Start of DOCUMENT EXCERPT

All of lore.kernel.org
 help / color / mirror / Atom feed
From: Jesper Dangaard Brouer <brouer@redhat.com>
To: Jonathan Lemon <jonathan.lemon@gmail.com>
Cc: <ilias.apalodimas@linaro.org>, <saeedm@mellanox.com>,
	<tariqt@mellanox.com>, <netdev@vger.kernel.org>,
	<kernel-team@fb.com>,
	brouer@redhat.com
Subject: Re: [PATCH 08/10 net-next] page_pool: Add statistics
Date: Thu, 17 Oct 2019 10:29:01 +0200	[thread overview]
Message-ID: <20191017102901.43a09b35@carbon> (raw)
In-Reply-To: <20191016225028.2100206-9-jonathan.lemon@gmail.com>

On Wed, 16 Oct 2019 15:50:26 -0700
Jonathan Lemon <jonathan.lemon@gmail.com> wrote:

> Add statistics to the page pool, providing visibility into its operation.
> 
> Callers can provide a location where the stats are stored, otherwise
> the page pool will allocate a statistic area.
> 
> Signed-off-by: Jonathan Lemon <jonathan.lemon@gmail.com>
> ---
>  include/net/page_pool.h | 21 +++++++++++++---
>  net/core/page_pool.c    | 55 +++++++++++++++++++++++++++++++++++------
>  2 files changed, 65 insertions(+), 11 deletions(-)
> 
> diff --git a/include/net/page_pool.h b/include/net/page_pool.h
> index fc340db42f9a..4f383522b141 100644
> --- a/include/net/page_pool.h
> +++ b/include/net/page_pool.h
> @@ -34,8 +34,11 @@
>  #include <linux/ptr_ring.h>
>  #include <linux/dma-direction.h>
>  
> -#define PP_FLAG_DMA_MAP 1 /* Should page_pool do the DMA map/unmap */
> -#define PP_FLAG_ALL	PP_FLAG_DMA_MAP
> +#define PP_FLAG_DMA_MAP		BIT(0) /* page_pool does the DMA map/unmap */
> +#define PP_FLAG_ALL		(PP_FLAG_DMA_MAP)
> +
> +/* internal flags, not expoed to user */
> +#define PP_FLAG_INTERNAL_STATS	BIT(8)

End of DOCUMENT EXCERPT
Start of SUPPLIED INFORMATION

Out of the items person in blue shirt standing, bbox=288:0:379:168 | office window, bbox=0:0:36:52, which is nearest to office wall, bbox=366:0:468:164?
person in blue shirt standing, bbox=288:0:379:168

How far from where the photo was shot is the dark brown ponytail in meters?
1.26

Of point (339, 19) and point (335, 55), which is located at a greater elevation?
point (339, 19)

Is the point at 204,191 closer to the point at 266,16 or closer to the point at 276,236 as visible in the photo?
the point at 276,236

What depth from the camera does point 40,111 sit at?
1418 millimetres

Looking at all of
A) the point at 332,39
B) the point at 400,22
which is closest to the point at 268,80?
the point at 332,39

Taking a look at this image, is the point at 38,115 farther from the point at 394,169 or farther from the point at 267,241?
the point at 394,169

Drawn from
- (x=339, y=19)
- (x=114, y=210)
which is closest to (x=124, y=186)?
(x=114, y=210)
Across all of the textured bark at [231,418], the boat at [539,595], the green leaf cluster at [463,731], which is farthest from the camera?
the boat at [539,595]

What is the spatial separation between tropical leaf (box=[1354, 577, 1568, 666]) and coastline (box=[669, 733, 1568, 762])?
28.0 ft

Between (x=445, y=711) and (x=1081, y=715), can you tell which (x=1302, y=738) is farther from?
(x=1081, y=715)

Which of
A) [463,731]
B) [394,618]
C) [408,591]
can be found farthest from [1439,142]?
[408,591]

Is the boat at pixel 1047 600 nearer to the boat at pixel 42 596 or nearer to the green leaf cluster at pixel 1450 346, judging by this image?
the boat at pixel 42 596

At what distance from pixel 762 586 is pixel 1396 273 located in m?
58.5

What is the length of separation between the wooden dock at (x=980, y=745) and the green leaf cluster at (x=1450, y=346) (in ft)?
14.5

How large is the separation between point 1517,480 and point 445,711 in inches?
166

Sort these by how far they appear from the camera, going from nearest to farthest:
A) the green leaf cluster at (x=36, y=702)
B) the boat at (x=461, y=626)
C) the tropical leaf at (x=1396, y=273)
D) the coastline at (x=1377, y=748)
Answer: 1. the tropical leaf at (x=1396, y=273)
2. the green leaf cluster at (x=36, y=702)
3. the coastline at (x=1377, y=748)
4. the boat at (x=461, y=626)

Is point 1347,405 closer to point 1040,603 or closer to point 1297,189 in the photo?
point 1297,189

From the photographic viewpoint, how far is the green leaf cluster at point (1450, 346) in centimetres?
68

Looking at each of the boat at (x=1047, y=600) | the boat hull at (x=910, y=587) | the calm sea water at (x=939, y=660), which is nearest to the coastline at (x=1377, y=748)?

End of SUPPLIED INFORMATION

* TASK:
Answer these questions about the mailing-list message on page pool statistics.
1. On what date was the reply sent?
2. How many insertions and deletions does the patch summary report?
3. What value does the patch give PP_FLAG_INTERNAL_STATS?

* COMPLETED EXERCISE:
1. Thursday, 17 October 2019.
2. 65 insertions and 11 deletions.
3. BIT(8).